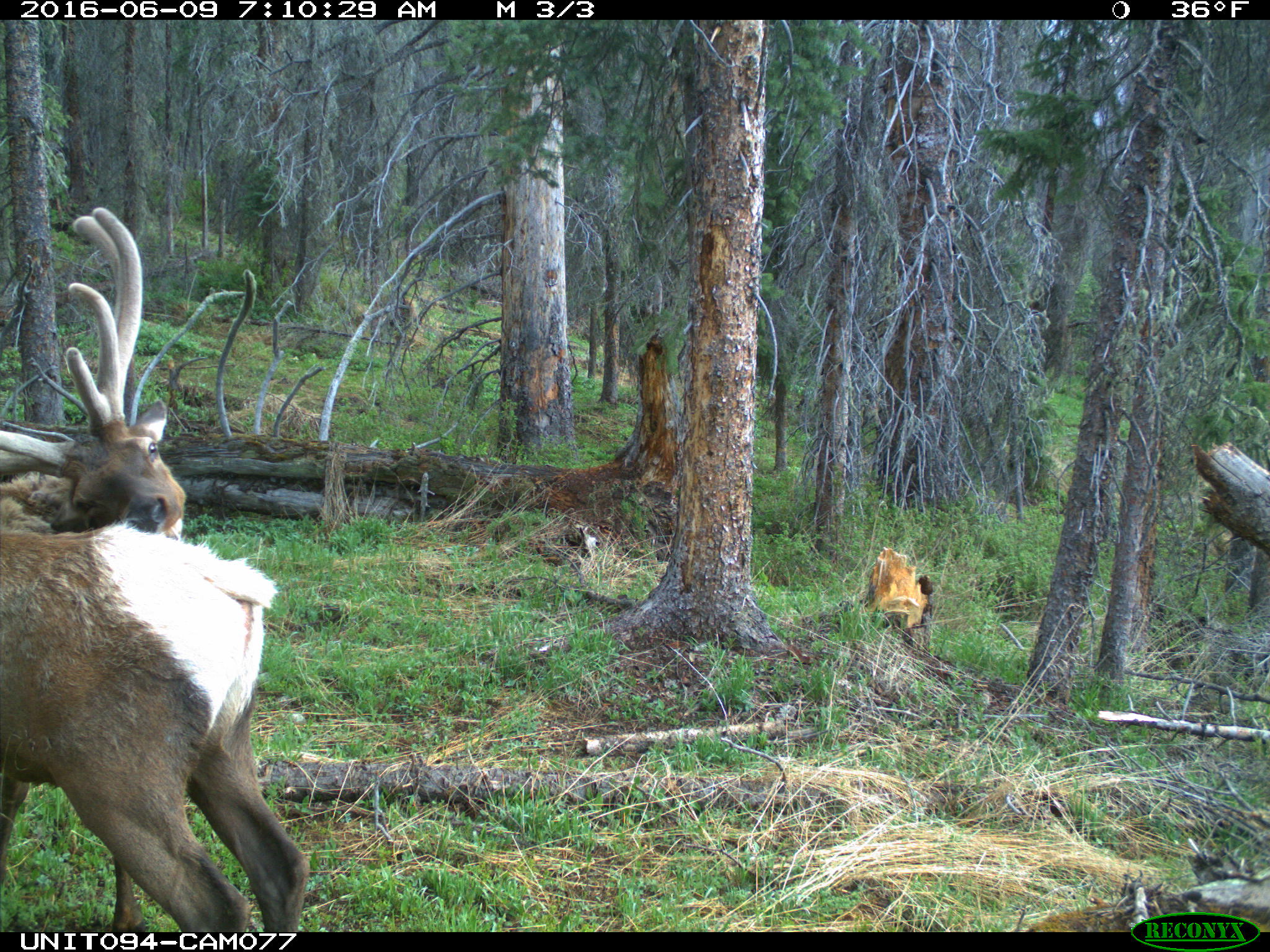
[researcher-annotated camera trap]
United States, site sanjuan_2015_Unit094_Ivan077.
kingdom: Animalia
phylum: Chordata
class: Mammalia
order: Artiodactyla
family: Cervidae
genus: Cervus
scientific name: Cervus elaphus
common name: red deer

──────────────────────────────

TASK DESCRIPTION>
Everything in the entries above should be written out again exactly, except the images.

TASK RESPONSE>
[researcher-annotated camera trap]
United States, site sanjuan_2015_Unit094_Ivan077.
kingdom: Animalia
phylum: Chordata
class: Mammalia
order: Artiodactyla
family: Cervidae
genus: Cervus
scientific name: Cervus elaphus
common name: red deer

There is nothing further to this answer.